As street battles rage at the gates of Damascus, a diplomatic battle over Syria is looming at the UN.
President Assad’s forces have fought back against rebels advancing on the capital. But he is under pressure to leave power in an Arab League plan to be discussed by the UN Security Council. The US, Britain and France want it swiftly endorsed.
“We believe that the Security Council should not permit the Assad regime to assault the Syrian people while it rejects the Arab League’s proposal for a political solution,” said White House Press Secretary Jay Carney. “We do support the Arab League’s role in this process and governments that act to prop up Assad’s brutal regime will find themselves in a small minority and criticised for abetting further human rights violations.”
The message seems aimed at President Assad’s ally Moscow, which is poised to veto a draft UN resolution calling for a political transition.
With Russia’s presidential poll ahead, some claim that Vladimir Putin is using support for Syria and refusal of Western-driven sanctions to boost his Kremlin bid.

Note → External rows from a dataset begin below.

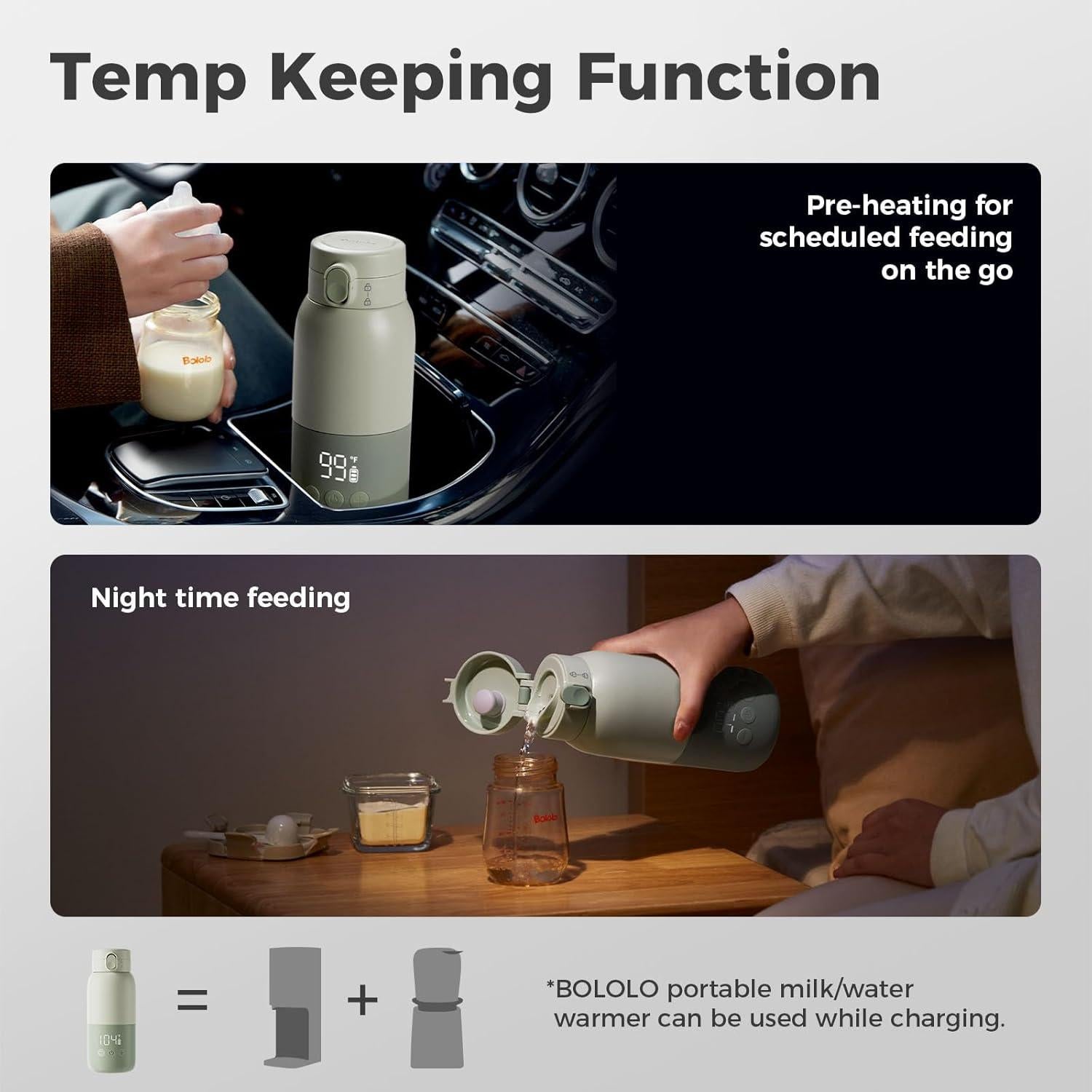 Temp Keeping Function

Pre-heating for scheduled feeding on the go

Bololo

99 °F

Night time feeding

Bololo

104

=

+

*BOLOLO portable milk/water warmer can be used while charging.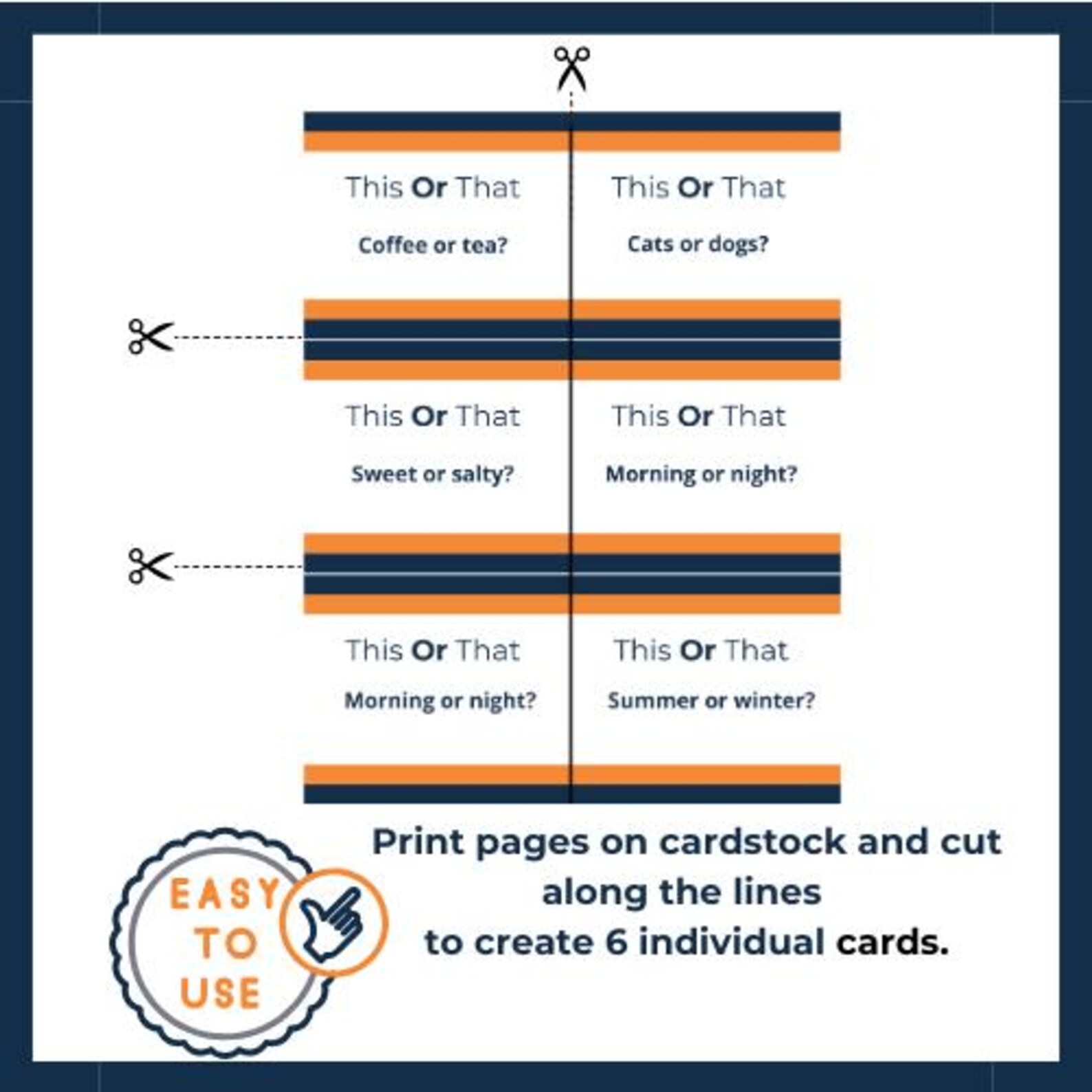 This Or That

Coffee or tea?

This Or That

Cats or dogs?

This Or That

Sweet or salty?

This Or That

Morning or night?

This Or That

Morning or night?

This Or That

Summer or winter?

EASY TO USE

Print pages on cardstock and cut along the lines to create 6 individual cards.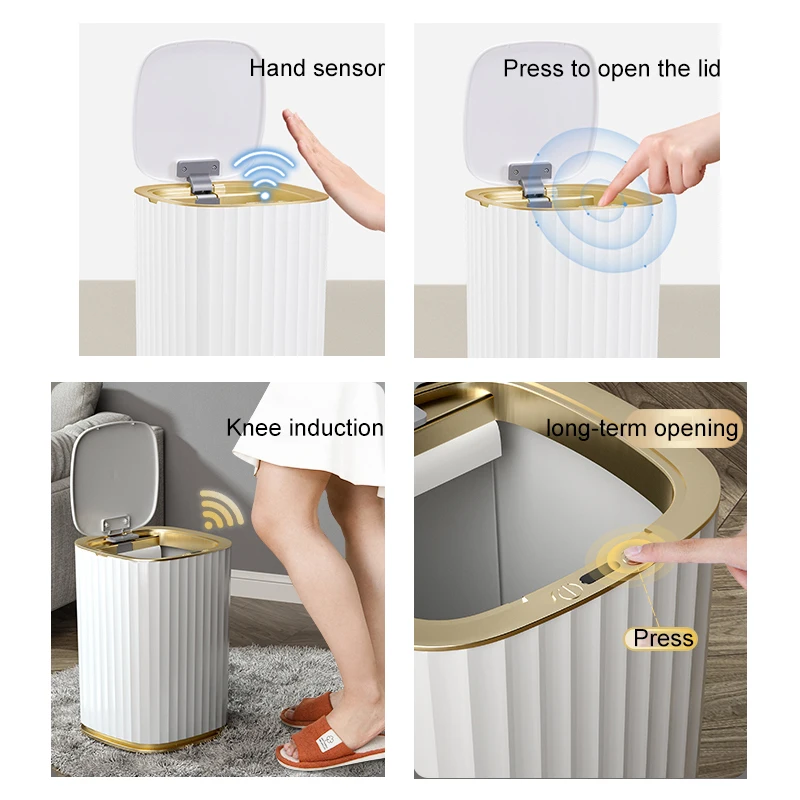 Hand sensor

Press to open the lid

Knee induction

long-term opening

Press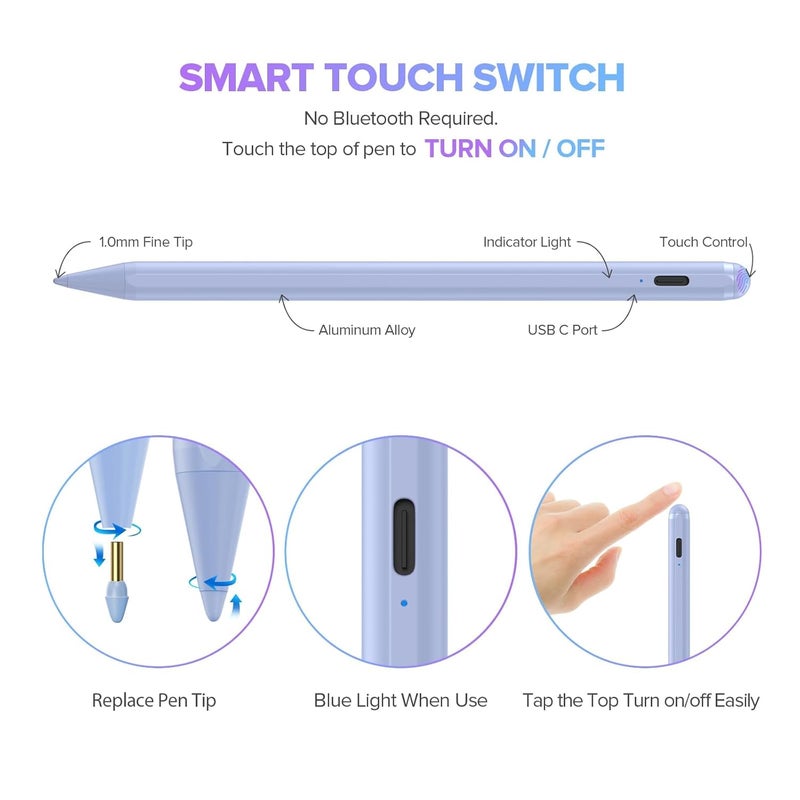 SMART TOUCH SWITCH

No Bluetooth Required.
Touch the top of pen to TURN ON / OFF

1.0mm Fine Tip

Indicator Light

Touch Control

Aluminum Alloy

USB C Port

Replace Pen Tip

Blue Light When Use

Tap the Top Turn on/off Easily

The prime minister’s position is weaker than at any other time in which he has participated personally in an election campaign, according to political analyst Maria Lipman of the Carnegie Moscow Centre. And far from ignoring an anti-American mood in Russian society, she says that he has played it up throughout his leadership.
As Moscow launches its own mediation drive, the Arab League’s observer mission remains suspended and the death toll in Syria continues to rise.